Cf. Trupiano v United States, 334 US 699, 92 L ed 1663, 68 S Ct 1229 (1948), expressly overruled on this question in United States v Rabinowitz, supra.
We conclude that the action of the Air Force representatives in taking the property into their possession was reasonable, and therefore, lawful. As we have previously concluded, they were lawfully in the garage. Therein they were confronted by a mound of property containing markings clearly indicating their Government character. Actually, some of the items bore the particular markings of an Air Force Squadron stationed at a nearby Air Force Base. A lady was present who asserted she was entitled to the exclusive possession of the garage. She demanded, or requested, that all property be removed therefrom. Confronted with that situation, the Air Force investigator responded by removing only what appeared to be Government property. From the “facts and circumstances — the total atmosphere” of this particular case, we are bound to conclude the action taken was reasonable. See Ellison v United States, 206 F2d 476 (CA DC Cir) (1953); Woodard v United States, 254 F2d 312 (CA DC Cir) (1958); Von Eichelberger v United States, 252 F2d 184 (CA 9th Cir) (1958); Sartain v United States, 303 F2d 859 (CA 9th Cir) (1962).
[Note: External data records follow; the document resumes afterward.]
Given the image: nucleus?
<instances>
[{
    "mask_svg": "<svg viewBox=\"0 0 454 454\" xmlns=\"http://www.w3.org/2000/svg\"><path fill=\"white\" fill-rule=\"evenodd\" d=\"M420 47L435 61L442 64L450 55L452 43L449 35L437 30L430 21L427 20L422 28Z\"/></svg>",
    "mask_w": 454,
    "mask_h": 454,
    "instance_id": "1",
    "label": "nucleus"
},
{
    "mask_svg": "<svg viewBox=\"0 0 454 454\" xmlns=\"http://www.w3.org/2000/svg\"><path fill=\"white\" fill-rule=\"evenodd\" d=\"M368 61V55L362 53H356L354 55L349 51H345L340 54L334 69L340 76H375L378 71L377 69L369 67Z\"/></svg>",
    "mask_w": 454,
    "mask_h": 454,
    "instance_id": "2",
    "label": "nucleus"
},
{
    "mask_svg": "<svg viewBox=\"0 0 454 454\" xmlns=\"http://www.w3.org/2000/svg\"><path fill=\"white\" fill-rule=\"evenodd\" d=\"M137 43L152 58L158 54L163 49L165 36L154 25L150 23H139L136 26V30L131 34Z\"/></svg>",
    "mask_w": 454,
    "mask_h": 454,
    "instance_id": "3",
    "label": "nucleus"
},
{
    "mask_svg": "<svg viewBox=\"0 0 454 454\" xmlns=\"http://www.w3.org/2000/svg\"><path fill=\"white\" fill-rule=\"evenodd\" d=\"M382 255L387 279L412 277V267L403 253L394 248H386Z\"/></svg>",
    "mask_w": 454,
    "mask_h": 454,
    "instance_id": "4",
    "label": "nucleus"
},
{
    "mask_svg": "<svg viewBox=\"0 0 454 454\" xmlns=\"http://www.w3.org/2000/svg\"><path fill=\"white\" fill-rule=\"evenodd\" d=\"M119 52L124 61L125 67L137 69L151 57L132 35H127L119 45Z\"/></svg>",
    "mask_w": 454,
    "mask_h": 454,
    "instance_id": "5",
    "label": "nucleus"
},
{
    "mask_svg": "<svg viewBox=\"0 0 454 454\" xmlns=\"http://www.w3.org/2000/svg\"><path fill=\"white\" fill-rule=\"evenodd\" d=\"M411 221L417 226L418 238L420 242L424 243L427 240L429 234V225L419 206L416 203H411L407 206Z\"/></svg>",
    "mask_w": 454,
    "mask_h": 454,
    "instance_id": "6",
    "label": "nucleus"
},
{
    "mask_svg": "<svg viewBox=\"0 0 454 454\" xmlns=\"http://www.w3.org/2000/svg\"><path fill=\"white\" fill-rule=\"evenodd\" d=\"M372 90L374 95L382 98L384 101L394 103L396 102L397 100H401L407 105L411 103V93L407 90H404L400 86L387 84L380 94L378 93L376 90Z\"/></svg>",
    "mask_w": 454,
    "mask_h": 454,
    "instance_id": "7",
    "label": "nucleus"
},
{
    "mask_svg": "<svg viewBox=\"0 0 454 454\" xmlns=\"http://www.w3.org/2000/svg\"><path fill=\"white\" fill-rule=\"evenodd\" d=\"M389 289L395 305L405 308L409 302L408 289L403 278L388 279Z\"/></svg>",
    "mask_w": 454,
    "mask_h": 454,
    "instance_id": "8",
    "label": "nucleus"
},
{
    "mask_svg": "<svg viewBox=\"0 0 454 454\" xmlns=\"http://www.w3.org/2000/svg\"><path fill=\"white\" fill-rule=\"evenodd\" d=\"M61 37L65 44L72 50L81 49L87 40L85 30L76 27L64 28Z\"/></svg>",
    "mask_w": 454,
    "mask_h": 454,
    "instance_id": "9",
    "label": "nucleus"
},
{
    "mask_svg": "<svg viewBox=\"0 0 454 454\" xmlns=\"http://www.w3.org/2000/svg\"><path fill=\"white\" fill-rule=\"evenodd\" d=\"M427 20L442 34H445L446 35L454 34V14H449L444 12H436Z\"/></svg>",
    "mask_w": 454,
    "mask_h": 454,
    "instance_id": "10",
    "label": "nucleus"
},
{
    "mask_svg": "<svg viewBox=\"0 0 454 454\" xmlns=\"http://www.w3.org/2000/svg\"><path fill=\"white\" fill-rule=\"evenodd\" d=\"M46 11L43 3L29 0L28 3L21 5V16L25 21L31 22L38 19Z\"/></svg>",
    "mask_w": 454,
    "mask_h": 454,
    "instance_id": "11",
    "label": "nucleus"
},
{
Appellate defense counsel, among other cases, cite: Taylor v United States, 286 US 1, 76 L ed 951, 52 S Ct 466 (1932); Johnson v United States, 333 US 10, 92 L ed 436, 68 S Ct 367 (1948); Chapman v United States, 365 US 610, 5 L ed 2d 828, 81 S Ct 776 (1961). There are very material differences between this case and those just cited. In the present instance there is no evidence any of those connected with the discovery and seizure of the property involved had any information that property had been stolen, that they suspected the accused of any offense, or that the search and seizure was for the purpose of securing evidence to be used against the accused or [89]*89any other person. The fact that Government property had been stolen became known only after the property was discovered and seized. One or more of such factors is present in each of the above-cited cases and others of similar import.
The same is not true, however, in the case at bar. Moreover, here military agents — who had lawfully gained knowledge that an unusually large quantity of Government property was located on the premises — were faced with the prospect that a woman claiming the right of possession of the garage was about to cast out and discard all items therein. Certainly it was reasonable, if not obligatory — if only for the purpose of safeguarding the same — that Government property found under the circumstances of this case be taken into possession by the Air Force representative who came upon it. The United States was indisputably entitled to possession of the items, and the agents acted reasonably in taking them into custody. See Davis v United States, 328 US 582, 90 L ed 1453, 66 S Ct 1256 (1946); Harris v United States, 331 US 145, 91 L ed 1399, 67 S Ct 1098 (1947); United States v Sellers, 12 USCMA 262, 30 CMR 262.
The certified question is, therefore, answered in the negative and the decision of the board of review is reversed. The record will be returned to The Judge Advocate General of the Air Force for reference to the board of review for further action not inconsistent with this opinion.